## Items listed in a dataset:
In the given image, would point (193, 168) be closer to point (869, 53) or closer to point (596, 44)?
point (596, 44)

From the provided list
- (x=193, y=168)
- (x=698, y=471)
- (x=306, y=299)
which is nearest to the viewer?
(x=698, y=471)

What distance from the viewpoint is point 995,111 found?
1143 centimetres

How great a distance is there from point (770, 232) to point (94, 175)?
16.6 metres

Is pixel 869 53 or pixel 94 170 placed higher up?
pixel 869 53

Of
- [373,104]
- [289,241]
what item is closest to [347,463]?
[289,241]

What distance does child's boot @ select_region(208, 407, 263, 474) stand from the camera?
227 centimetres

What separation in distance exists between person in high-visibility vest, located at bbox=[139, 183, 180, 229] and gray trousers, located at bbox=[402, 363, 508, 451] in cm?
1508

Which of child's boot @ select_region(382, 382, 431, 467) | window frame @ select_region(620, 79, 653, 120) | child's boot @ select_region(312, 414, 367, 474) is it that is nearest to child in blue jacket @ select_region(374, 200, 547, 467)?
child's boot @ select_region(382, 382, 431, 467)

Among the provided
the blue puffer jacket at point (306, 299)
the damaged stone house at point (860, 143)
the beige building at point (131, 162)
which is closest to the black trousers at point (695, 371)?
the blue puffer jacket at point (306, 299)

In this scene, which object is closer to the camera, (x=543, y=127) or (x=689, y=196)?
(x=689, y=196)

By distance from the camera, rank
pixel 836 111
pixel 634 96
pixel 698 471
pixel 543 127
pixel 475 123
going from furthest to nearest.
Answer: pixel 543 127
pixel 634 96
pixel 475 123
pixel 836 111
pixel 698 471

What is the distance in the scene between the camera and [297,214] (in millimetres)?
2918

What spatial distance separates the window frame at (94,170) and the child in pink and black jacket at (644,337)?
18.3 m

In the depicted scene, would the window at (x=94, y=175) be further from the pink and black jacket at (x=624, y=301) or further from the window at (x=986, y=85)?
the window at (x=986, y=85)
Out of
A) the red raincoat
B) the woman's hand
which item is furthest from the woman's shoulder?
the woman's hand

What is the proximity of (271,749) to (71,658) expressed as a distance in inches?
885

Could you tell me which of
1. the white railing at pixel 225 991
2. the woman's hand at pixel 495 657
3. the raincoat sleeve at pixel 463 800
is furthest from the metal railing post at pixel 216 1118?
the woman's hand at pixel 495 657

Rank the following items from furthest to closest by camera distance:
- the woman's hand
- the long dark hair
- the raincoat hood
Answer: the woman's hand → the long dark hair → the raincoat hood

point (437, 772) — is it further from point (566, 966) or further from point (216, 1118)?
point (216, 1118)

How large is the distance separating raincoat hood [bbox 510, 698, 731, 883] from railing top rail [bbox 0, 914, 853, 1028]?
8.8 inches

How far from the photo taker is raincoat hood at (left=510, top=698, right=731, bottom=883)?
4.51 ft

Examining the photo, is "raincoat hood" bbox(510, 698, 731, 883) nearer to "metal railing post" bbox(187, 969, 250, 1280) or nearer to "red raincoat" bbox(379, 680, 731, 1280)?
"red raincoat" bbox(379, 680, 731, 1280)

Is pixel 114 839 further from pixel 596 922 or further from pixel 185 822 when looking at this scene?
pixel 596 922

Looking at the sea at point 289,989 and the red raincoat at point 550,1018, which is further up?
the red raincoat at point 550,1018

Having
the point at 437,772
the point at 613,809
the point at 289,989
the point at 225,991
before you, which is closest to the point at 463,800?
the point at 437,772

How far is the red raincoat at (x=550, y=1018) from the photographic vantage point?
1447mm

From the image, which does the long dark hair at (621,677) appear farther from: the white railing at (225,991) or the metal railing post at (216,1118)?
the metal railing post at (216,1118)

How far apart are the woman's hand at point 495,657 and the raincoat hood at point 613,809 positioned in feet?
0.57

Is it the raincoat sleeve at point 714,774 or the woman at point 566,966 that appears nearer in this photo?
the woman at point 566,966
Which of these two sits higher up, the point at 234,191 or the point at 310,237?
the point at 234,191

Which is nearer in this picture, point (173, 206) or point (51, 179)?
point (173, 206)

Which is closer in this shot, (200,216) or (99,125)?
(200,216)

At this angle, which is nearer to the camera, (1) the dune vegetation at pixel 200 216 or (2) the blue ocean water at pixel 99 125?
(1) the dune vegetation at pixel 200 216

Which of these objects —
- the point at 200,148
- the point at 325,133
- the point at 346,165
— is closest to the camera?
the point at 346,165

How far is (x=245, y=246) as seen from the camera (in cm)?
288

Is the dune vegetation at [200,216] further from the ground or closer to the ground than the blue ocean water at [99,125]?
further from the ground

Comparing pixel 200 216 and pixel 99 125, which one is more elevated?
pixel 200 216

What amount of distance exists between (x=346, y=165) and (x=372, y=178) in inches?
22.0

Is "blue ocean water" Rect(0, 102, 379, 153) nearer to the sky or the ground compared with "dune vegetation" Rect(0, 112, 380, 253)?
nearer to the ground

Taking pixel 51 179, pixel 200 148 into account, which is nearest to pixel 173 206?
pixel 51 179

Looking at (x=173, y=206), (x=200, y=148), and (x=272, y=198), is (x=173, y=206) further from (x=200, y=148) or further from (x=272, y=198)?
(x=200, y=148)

## Task to complete:
Restate every entry word for word.

## Response to this exercise:
In the given image, would point (193, 168) be closer to point (869, 53) or closer to point (596, 44)?
point (596, 44)

From the provided list
- (x=193, y=168)
- (x=698, y=471)
- (x=306, y=299)
which is nearest to the viewer?
(x=698, y=471)

What distance from the viewpoint is point 995,111 found?
1143 centimetres

How great a distance is there from point (770, 232) to point (94, 175)?
16.6 metres

Is pixel 869 53 or pixel 94 170 placed higher up?
pixel 869 53

Of
- [373,104]
- [289,241]
what item is closest to [347,463]?
[289,241]

What distance does child's boot @ select_region(208, 407, 263, 474) stand from the camera?
227 centimetres

What separation in distance exists between person in high-visibility vest, located at bbox=[139, 183, 180, 229] and gray trousers, located at bbox=[402, 363, 508, 451] in cm?
1508

Which of child's boot @ select_region(382, 382, 431, 467) | window frame @ select_region(620, 79, 653, 120) | child's boot @ select_region(312, 414, 367, 474) is it that is nearest to child in blue jacket @ select_region(374, 200, 547, 467)?
child's boot @ select_region(382, 382, 431, 467)

Among the provided
the blue puffer jacket at point (306, 299)
the damaged stone house at point (860, 143)
the beige building at point (131, 162)
which is closest to the black trousers at point (695, 371)?
the blue puffer jacket at point (306, 299)

In this scene, which object is closer to the camera, (x=543, y=127) or (x=689, y=196)?
(x=689, y=196)

By distance from the camera, rank
pixel 836 111
pixel 634 96
pixel 698 471
pixel 543 127
pixel 475 123
going from furthest to nearest.
Answer: pixel 543 127
pixel 634 96
pixel 475 123
pixel 836 111
pixel 698 471

What is the distance in the scene between the camera and [297,214] (in millimetres)?
2918

What spatial distance separates the window frame at (94,170) and the child in pink and black jacket at (644,337)?
18.3 m

In the depicted scene, would the window at (x=94, y=175) be further from the pink and black jacket at (x=624, y=301) or further from the window at (x=986, y=85)?
the window at (x=986, y=85)
Out of
A) the red raincoat
B) the woman's hand
which item is furthest from the woman's shoulder?
the woman's hand

What is the proximity of (271,749) to (71,658) expressed as a distance in inches?
885

Could you tell me which of
1. the white railing at pixel 225 991
2. the woman's hand at pixel 495 657
3. the raincoat sleeve at pixel 463 800
is furthest from the metal railing post at pixel 216 1118?
the woman's hand at pixel 495 657

Rank the following items from furthest to closest by camera distance:
- the woman's hand
- the long dark hair
- the raincoat hood
Answer: the woman's hand → the long dark hair → the raincoat hood

point (437, 772) — is it further from point (566, 966) or further from point (216, 1118)?
point (216, 1118)

How large is the distance separating raincoat hood [bbox 510, 698, 731, 883] from railing top rail [bbox 0, 914, 853, 1028]?
8.8 inches

How far from the photo taker is raincoat hood at (left=510, top=698, right=731, bottom=883)?
4.51 ft

Examining the photo, is "raincoat hood" bbox(510, 698, 731, 883) nearer to "metal railing post" bbox(187, 969, 250, 1280) or nearer to "red raincoat" bbox(379, 680, 731, 1280)?
"red raincoat" bbox(379, 680, 731, 1280)

Is pixel 114 839 further from pixel 596 922 or further from pixel 185 822 when looking at this scene?
pixel 596 922

Looking at the sea at point 289,989 and the red raincoat at point 550,1018, which is further up?
the red raincoat at point 550,1018

Having
the point at 437,772
the point at 613,809
the point at 289,989
the point at 225,991
before you, which is closest to the point at 463,800?
the point at 437,772

How far is the red raincoat at (x=550, y=1018) from the photographic vantage point?
1447mm

From the image, which does the long dark hair at (621,677) appear farther from: the white railing at (225,991) or the metal railing post at (216,1118)?
the metal railing post at (216,1118)

How far apart are the woman's hand at point 495,657 and the raincoat hood at point 613,809 positioned in feet?
0.57

Is it the raincoat sleeve at point 714,774 or the woman at point 566,966 that appears nearer in this photo?
the woman at point 566,966
Which of these two sits higher up, the point at 234,191 or the point at 310,237?
the point at 234,191

Which is nearer in this picture, point (173, 206) or point (51, 179)?
point (173, 206)

Which is closer in this shot, (200,216) or (99,125)?
(200,216)

At this angle, which is nearer to the camera, (1) the dune vegetation at pixel 200 216 or (2) the blue ocean water at pixel 99 125?
(1) the dune vegetation at pixel 200 216

Which of these objects —
- the point at 200,148
- the point at 325,133
- the point at 346,165
— is closest to the camera?
the point at 346,165

How far is (x=245, y=246) as seen from the camera (in cm)?
288

Is the dune vegetation at [200,216] further from the ground or closer to the ground than the blue ocean water at [99,125]?
further from the ground

Comparing pixel 200 216 and pixel 99 125, which one is more elevated?
pixel 200 216

What amount of distance exists between (x=346, y=165) and (x=372, y=178) in inches?
22.0

Is "blue ocean water" Rect(0, 102, 379, 153) nearer to the sky or the ground compared with "dune vegetation" Rect(0, 112, 380, 253)?
nearer to the ground

Taking pixel 51 179, pixel 200 148 into account, which is nearest to pixel 173 206?
pixel 51 179

Looking at (x=173, y=206), (x=200, y=148), and (x=272, y=198), is (x=173, y=206) further from (x=200, y=148) or further from (x=272, y=198)?
(x=200, y=148)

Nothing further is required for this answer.